- WHAT THE TASK REQUIRES
Could you copy the silver market passage below word for word, from its first sentence to its last?

- EXCERPT TO READ
# # #
For six straight years, the silver market has consumed more metal than miners have pulled from the ground. That persistent scarcity should, by any textbook logic, keep prices elevated. Yet the white metal is trading around $63.95 per ounce — down 26% from a month ago — as two powerful forces eclipse the bulls’ favourite argument: a solar industry in retreat and a Federal Reserve that refuses to blink.

The immediate price action offered a fleeting moment of optimism. On Thursday, silver tumbled to an 11-week low of $61.50 before staging a sharp reversal. By early afternoon the spot price had recovered to $63.61, a modest daily gain. The bounce came despite a barrage of headwinds: hotter-than-expected US inflation data, the European Central Bank’s first rate hike in three years, and escalating military conflict in the Middle East. Market observers interpreted the resilience as a sign that much of the bad news had already been priced in.
# # #
- RECORDED INFORMATION

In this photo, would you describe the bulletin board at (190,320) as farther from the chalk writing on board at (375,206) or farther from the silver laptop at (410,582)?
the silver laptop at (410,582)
# # #
- SOLUTION TO THIS PROBLEM
For six straight years, the silver market has consumed more metal than miners have pulled from the ground. That persistent scarcity should, by any textbook logic, keep prices elevated. Yet the white metal is trading around $63.95 per ounce — down 26% from a month ago — as two powerful forces eclipse the bulls’ favourite argument: a solar industry in retreat and a Federal Reserve that refuses to blink.

The immediate price action offered a fleeting moment of optimism. On Thursday, silver tumbled to an 11-week low of $61.50 before staging a sharp reversal. By early afternoon the spot price had recovered to $63.61, a modest daily gain. The bounce came despite a barrage of headwinds: hotter-than-expected US inflation data, the European Central Bank’s first rate hike in three years, and escalating military conflict in the Middle East. Market observers interpreted the resilience as a sign that much of the bad news had already been priced in.